In the coming weeks, SentinelOne will debut its security assistant called “Purple AI.” This directly competes with CrowdStrike’s “Charlotte AI” tool. Interest is “strong” with beta testing clients all loving the product. This pulls from the Singularity platform and data lake to automate manual and tedious pieces of a security analyst’s day-to-day. It saves them many hours and greatly enhances an analyst’s personal capabilities. This is yet another reason why the data lake is so important. Purple AI ranks vulnerabilities, offers the best course for remediation and “unleashes clients to operate at unprecedented performance and speed.” It unlocks greater data ingestion scale to better season these new models and applications. A demo last quarter led to one of its largest new client wins ever.
Risks:
The main risk tied to SentinelOne is extrapolating recent margin trends and assuming they continue while the growth engine hums. While it’s now much cheaper than CrowdStrike, this is still an expensive name. It still needs to execute flawlessly at the current multiple. The path to profit must be followed by continued rapid margin expansion and 30%+ revenue compounding. Those would be nearly impossible goals to realize for pretty much any other company. They’re not for SentinelOne.
Strengthen Go-to-Market:
Go-to-market is where SentinelOne has the most catching up to CrowdStrike to do. It’s excellent when it comes to working with managed security service providers (MSSPs), which is a large part of its smaller-client popularity. With the big boys, I’d love to see it work more closely with AWS, Google Cloud and even more System Integrators (like CrowdStrike has) to aid in winning more Global 2000 brands. It hired Michael Cremen as its new chief revenue officer a year ago to revamp the go-to-market and align sales incentives to support platform adoption.

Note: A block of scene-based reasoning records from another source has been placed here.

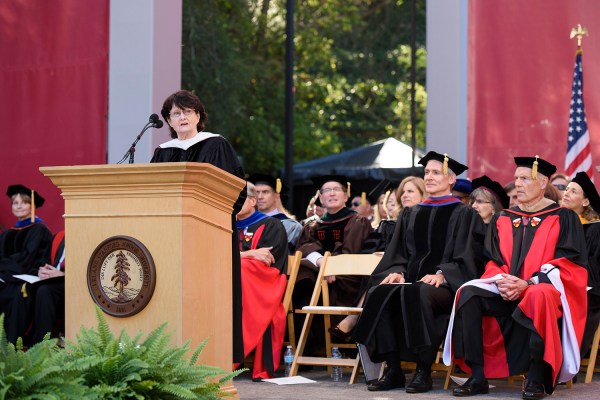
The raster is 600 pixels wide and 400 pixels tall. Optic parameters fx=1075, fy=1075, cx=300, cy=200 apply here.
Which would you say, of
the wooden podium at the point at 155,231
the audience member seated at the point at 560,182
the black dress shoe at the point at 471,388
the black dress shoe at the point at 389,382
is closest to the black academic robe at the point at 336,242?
the audience member seated at the point at 560,182

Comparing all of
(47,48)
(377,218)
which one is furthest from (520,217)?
(47,48)

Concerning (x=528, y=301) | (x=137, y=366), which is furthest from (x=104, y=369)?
(x=528, y=301)

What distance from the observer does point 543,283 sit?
7.29 metres

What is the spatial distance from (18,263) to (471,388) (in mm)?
5445

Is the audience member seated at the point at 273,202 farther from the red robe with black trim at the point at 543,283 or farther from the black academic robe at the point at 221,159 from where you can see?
the black academic robe at the point at 221,159

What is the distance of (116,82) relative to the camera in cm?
1111

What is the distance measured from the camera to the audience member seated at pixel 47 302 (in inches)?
395

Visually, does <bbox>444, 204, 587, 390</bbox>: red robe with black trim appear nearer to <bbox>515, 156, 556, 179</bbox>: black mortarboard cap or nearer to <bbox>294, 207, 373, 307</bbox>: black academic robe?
<bbox>515, 156, 556, 179</bbox>: black mortarboard cap

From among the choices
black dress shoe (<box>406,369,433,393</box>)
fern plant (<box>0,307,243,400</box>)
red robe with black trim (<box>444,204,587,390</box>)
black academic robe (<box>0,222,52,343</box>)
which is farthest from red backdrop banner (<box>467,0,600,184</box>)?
fern plant (<box>0,307,243,400</box>)

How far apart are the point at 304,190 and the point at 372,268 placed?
412 inches

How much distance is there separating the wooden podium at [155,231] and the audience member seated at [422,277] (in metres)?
2.67

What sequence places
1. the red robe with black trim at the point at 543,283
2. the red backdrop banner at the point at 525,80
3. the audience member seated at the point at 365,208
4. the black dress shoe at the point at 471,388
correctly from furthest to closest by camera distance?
the audience member seated at the point at 365,208
the red backdrop banner at the point at 525,80
the red robe with black trim at the point at 543,283
the black dress shoe at the point at 471,388

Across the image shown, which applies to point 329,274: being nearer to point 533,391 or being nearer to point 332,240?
point 332,240

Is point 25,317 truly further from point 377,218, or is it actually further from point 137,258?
point 137,258
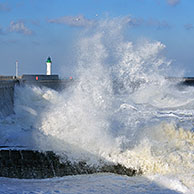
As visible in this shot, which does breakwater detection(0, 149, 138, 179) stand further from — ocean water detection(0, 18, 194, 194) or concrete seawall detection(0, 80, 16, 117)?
concrete seawall detection(0, 80, 16, 117)

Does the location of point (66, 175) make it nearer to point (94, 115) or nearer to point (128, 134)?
point (128, 134)

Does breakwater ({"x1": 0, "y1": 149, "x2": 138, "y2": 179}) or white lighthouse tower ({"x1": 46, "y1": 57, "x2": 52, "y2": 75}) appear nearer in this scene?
breakwater ({"x1": 0, "y1": 149, "x2": 138, "y2": 179})

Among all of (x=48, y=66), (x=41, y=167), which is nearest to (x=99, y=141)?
(x=41, y=167)

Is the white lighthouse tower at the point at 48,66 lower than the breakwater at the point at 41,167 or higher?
higher

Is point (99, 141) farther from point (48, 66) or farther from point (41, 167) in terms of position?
point (48, 66)

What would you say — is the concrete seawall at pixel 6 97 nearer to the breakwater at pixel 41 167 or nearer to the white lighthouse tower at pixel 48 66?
the breakwater at pixel 41 167

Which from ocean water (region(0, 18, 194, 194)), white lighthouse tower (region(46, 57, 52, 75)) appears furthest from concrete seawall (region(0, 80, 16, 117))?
white lighthouse tower (region(46, 57, 52, 75))

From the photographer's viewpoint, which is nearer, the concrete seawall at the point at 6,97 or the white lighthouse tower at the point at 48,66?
the concrete seawall at the point at 6,97

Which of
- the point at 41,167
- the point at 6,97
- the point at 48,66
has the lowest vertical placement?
the point at 41,167

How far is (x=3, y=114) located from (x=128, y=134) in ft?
15.0

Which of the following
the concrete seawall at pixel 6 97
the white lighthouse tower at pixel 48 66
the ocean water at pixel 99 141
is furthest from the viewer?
the white lighthouse tower at pixel 48 66

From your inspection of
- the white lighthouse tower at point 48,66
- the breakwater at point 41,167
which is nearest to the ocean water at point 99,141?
the breakwater at point 41,167

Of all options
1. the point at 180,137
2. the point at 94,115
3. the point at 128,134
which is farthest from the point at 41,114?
the point at 180,137

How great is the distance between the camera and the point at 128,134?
30.8 ft
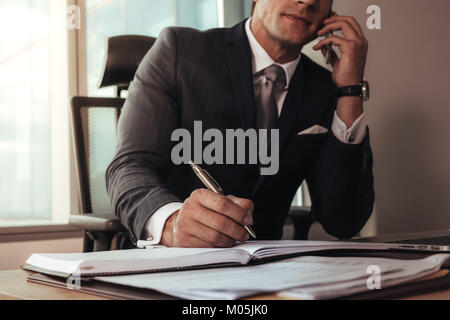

It has also recently reorganized its product suites into Enterprise and Commercial bundles to motivate platform-wide adoption more quickly. These bundles combine large portions of SentinelOne’s product suite including its managed detection and response (MDR) threat team. The releases have already “accelerated conversion timelines and led to larger initial deal sizes.”
Accounting Drama:
In fiscal year Q1 2024, SentinelOne reported a damaging accounting blunder. It misclassified some usage-and-consumption-based revenue as ARR. This is a big fat no-no as those sources of revenue are inherently more volatile, lumpy and lack visibility. It has since strengthened internal accounting controls, added another big 4 auditor and has had no repeat mistakes since then. Accounting errors, to me, keep this company on a shorter leash than it typically would have. I likely will not tolerate a repeat mistake and will not stick around if it surfaces.